Com meu Pai, reuniam-se todas as semanas exclusivamente para trocar livros e debater sobre a história e a literatura árabe com o simpático e generoso imigrante sírio Mohamad Ale (ligeiramente mais velho que os dois), outro leitor compulsivo, atacadista de secos e molhados e proprietário de um imponente prédio de esquina, na Frei Mariano com a América, de vários andares, todo coberto de pastilhas, então em voga. Assim como ‘Seu Emílio’, o senhor Mohamad Ale, cuja feição delicada lembrava meu falecido Avô materno, à exceção dos inconfundíveis olhos azuis, da cor do Mediterrâneo, era assinante dos principais jornais brasileiros e de diversas revistas árabes, e fazia questão de enviá-los imediatamente ao meu Pai, sabendo das dificuldades desse imigrante recém-chegado.
‘Seu Emílio’ vivera, no Brasil, em diversas cidades antes de aportar ao concorrido entreposto comercial esplendoroso e cosmopolita que seduzira homens de todas as procedências e aptidões. Ele se confessava “vítima” da sedução pantaneira, pois trocara o promissor Planalto Central goiano para se estabelecer no Pantanal Mato-grossense, na expectativa de ver implantada por estas plagas a Zona Franca, similar à de Manaus. Seu guarda-livros (como os técnicos em contabilidade eram então chamados) era o ‘Seu Maneco’, um pouco mais velho que ele, que fazia as vezes de consultor jurídico, dadas as peculiaridades do fisco brasileiro, já em plena ditadura.
Houve um episódio, em Corumbá, em que outro imigrante libanês, Rafael Laraj (em árabe Abul Araje), vizinho de ‘Seu Emílio’, fora encontrado morto a machadadas em sua própria fábrica de sabão, em meados de 1965. Salvo engano, o prédio era o mesmo do antigo Batidão, do saudoso Clarindo, na esquina das ruas Frei Mariano e Colombo. O crime nunca fora elucidado, e a viúva e filhos da vítima (uns dez anos mais velho que meu Pai), a despeito das diversas tentativas frustradas de, pelo menos, saber quais teriam sido as verdadeiras motivações desse sórdido crime, jamais receberam quaisquer notícias sobre os rumos das investigações. Nessa mesma época, um modesto imigrante libanês, de sobrenome Hamad, fora assassinado em seu próprio veículo (não sei ao certo, se calhambeque ou charrete), deixando viúva e filhos sem qualquer amparo. Essa sucessão de assassinatos de patrícios não elucidados magoou profundamente ‘Seu Emílio’, que a esposa, Dona Elza, deprimida, convenceu o marido a retornar a Goiás, seu derradeiro destino, segundo ‘Seu Maneco’, que havia ficado como seu procurador em Corumbá até meados da década de 1980.

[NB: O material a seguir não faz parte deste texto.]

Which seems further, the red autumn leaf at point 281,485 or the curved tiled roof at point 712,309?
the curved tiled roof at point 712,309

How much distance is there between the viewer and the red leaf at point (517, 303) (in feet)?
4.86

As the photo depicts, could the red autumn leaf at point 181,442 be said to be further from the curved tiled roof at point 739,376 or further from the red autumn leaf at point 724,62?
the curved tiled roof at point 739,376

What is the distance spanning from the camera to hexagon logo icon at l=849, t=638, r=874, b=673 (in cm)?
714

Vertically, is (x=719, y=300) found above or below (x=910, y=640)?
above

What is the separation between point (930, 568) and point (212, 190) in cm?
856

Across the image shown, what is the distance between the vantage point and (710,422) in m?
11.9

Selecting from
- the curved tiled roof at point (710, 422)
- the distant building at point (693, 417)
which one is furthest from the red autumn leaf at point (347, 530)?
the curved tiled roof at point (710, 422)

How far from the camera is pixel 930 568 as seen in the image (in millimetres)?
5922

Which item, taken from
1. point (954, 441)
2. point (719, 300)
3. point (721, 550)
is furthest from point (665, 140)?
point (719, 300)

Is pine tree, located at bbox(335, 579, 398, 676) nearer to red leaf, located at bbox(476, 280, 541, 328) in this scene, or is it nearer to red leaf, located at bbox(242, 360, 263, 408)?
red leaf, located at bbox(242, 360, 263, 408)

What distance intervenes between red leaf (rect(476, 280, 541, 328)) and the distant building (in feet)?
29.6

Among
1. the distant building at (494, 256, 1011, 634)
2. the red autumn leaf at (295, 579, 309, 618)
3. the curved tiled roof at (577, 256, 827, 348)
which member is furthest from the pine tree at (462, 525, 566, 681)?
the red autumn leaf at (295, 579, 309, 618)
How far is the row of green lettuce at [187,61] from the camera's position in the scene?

Corumbá teve um tempo em que a chamada “colônia” árabe era, no dizer de meu saudoso Pai, multifacética e sedutoramente diversificada, ao ponto de os diferentes saberem se entender sem qualquer tipo de atrito, sobretudo por conta do generoso cosmopolitismo em pleno coração do Pantanal e da América do Sul. Era, obviamente, tempo de esperanças no mundo árabe, pela liderança do inigualável estadista Gamal Abdel Nasser, o libertador do jugo franco-britânico e israelo-americano – e a despeito dos sanguinários regimes de exceção patrocinados pelo grande império do Norte, causador de profundos traumas em toda a nossa América Latina de povos altivos e atos libertários.